Pois é, mas parece até que não tem porque não sai mais no jornal. Naquela época saía no jornal porque os brasileiros iam lá e ganhavam os prêmios. Então eu acho que o Cinema Novo embora não tenha cumprido esse objetivo que é fundamental, a conquista do público, do mercado, ele serviu para levantar a moral daqueles cineastas. A visão política do Cinema novo queria o público mas havia a coisa dele ter sido alimentado pela visão juscelinista, daquela coisa da arte nacional ser do primeiro mundo. E isso eles conseguiram com os prêmios lá fora.
Maciel nos anos 70
Ao mesmo tempo em que surgia o Cinema Novo, surgia o Tropicalismo na música, tinha o Zé Celso no teatro. Você considera que uma arte verdadeiramente brasileira estava surgindo? Qual era o objetivo desta arte?
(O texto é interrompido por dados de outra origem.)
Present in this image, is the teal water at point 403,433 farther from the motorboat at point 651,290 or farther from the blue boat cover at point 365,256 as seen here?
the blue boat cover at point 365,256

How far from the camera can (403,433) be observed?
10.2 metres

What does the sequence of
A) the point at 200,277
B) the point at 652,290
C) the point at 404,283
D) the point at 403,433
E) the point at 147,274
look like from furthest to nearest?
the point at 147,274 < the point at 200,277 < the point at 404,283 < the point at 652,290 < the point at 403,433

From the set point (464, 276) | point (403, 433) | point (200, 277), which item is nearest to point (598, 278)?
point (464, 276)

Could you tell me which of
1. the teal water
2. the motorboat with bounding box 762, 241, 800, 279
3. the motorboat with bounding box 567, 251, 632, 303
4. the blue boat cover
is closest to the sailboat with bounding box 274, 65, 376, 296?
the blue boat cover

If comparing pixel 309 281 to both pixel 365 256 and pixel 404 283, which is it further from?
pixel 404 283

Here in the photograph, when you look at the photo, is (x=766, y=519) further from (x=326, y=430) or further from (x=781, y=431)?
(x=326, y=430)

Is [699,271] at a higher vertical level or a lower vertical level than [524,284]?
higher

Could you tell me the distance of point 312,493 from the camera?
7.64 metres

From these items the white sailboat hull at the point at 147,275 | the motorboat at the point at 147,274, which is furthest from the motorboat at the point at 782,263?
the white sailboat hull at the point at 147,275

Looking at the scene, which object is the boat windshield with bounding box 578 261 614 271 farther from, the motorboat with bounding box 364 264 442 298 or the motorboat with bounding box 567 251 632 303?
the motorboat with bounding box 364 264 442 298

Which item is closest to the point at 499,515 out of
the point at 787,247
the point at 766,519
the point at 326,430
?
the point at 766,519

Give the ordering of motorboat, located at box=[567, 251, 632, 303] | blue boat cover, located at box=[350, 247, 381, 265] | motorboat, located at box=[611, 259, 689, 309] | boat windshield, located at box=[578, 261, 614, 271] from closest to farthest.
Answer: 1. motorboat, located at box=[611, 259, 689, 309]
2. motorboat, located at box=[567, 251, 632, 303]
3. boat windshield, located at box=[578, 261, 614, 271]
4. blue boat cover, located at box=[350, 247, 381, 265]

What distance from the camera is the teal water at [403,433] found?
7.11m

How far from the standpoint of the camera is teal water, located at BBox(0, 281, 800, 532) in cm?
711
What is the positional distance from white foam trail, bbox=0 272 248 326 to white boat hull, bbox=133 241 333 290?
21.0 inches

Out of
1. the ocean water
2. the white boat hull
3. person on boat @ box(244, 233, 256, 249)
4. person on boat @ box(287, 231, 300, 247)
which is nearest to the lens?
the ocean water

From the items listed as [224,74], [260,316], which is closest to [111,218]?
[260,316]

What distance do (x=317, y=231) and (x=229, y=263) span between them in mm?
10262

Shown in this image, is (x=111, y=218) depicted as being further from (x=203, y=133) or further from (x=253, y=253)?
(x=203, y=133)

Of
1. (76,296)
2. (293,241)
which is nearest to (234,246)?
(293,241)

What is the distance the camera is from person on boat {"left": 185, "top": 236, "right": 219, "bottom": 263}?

Não acho que tenha sido a primeira arte brasileira, a arte brasileira tem sido feita há muitos anos, há muitas décadas. José de Alencar é arte brasileira, o Modernismo é arte brasileira.
Mas com influência europeia...
É, e continua tendo. O Cinema Novo, por exemplo, teve influência do 'Cahiers du Cinema'. O Tropicalismo teve influência americana, do rock, europeia, via  Beatles. O próprio Modernismo que foi uma coisa bem brasileira teve influência europeia, do Futurismo. Em primeiro lugar o Tropicalismo foi um movimento de superação da condição de colonização, de ser de terceiro mundo e de fazer arte de qualidade inferior. Isso era o que todo mundo queria. Porque Villa-Lobos era um compositor reconhecido internacionalmente, Oscar Niemeyer era um arquiteto reconhecido internacionalmente. Portinari também, agora não se fala mais tanto, mas na época era considerado de categoria internacional. Todo mundo queria fazer isso, a Vera Cruz queria, a Bossa Nova quis tanto que se lançou num show no Carnegie Hall, em Nova Iorque, para dizer que era terceiro mundo. Isso foi um primeiro momento. Depois, foi a coisa da arte interferir na vida social, de ter uma dimensão política, no caso do Cinema Novo, etc. E teve depois uma interferência no comportamento das pessoas, como no caso do teatro do Zé Celso, no caso do Tropicalismo. O Tropicalismo tem essa coisa de querer captar o Brasil mas também essa tendência contemporânea na época de revolução no comportamento, que acompanhou a contracultura e o rock. Então, primeiro tinha a coisa de ir para o primeiro mundo, depois tinha a coisa política, e , finalmente, essa coisa de modernidade, de atualização, de estar na vanguarda, de não fazer uma arte atrasada em relação ao que estava sendo feito na vanguarda internacional.
Muitos ideais dos anos 60/70 se perderam hoje. O que você pôde ver que se concretizou? Alguma coisa ficou?
Aquilo não era uma coisa para ficar, era uma coisa para transformar. Transformações aconteceram. Mas elas não foram na extensão, na profundidade, da natureza que se queria. Você não pode cancelar a experiência histórica. Ela é modificadora e vai sempre se modificar. Então, dos movimentos artísticos e culturais dos anos 60, você tem consequências, você tem efeitos. As coisas não seriam hoje da maneira como são se eles não tivessem existido. As coisas foram também moldadas pelo que eles fizeram. O que não quer dizer que seja como eles queriam que fosse hoje. Tudo aquilo teve um resultado real e não um resultado ideal que estava na nossa cabeça."